BREEDING: In July or August, adult butterflies lay a cluster of 10 to 100 eggs on the New Mexico penstemon, a beautiful plant endemic to the state’s Sacramento Mountains. Larvae hatch and begin feeding on the host plants until the fall when they enter a period of suspended growth, hiding in leaf litter and tree bark until spring. Larvae reawaken in late spring, pupate, and emerge as adults by midsummer.

LIFE CYCLE: Before their metamorphosis into adulthood, and depending on environmental conditions, larvae can live for nine months to a year or more. Adult Sacramento Mountains checkerspot butterflies live for two weeks.

FEEDING: Larvae feed on their two host plants: New Mexico penstemon and sometimes valerian.

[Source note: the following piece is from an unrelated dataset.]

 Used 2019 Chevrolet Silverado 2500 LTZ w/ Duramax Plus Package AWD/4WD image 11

Adults have been observed feeding from a wide range of plants, but they are most commonly associated with orange sneezewort.

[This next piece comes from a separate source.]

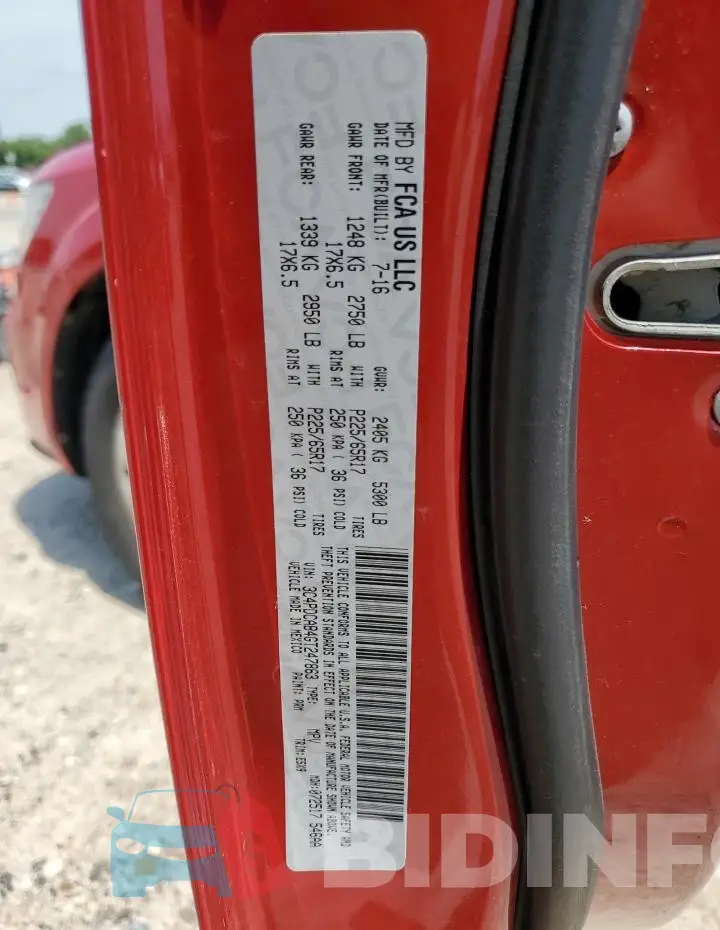 3C4PDCAB4GT247863 Photo# 13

THREATS: Threats to this species include urban sprawl, road construction, livestock grazing, off-road vehicles, fire suppression, pesticide spraying, invasive plants, and global warming. The Cloudcroft-initiated Draft Conservation Plan for the Sacramento Mountains Checkerspot Butterfly may lessen some of these threats, but the plan only covers publicly owned land, leaving approximately 50 percent of the butterfly’s range without any management.

POPULATION TREND: Efforts to gather population data on this species have not been entirely conclusive but suggest a downward trend since the late 1990s. Population studies carried out by the U.S. Forest Service suggest that the total current population is approximately 1,000 individuals.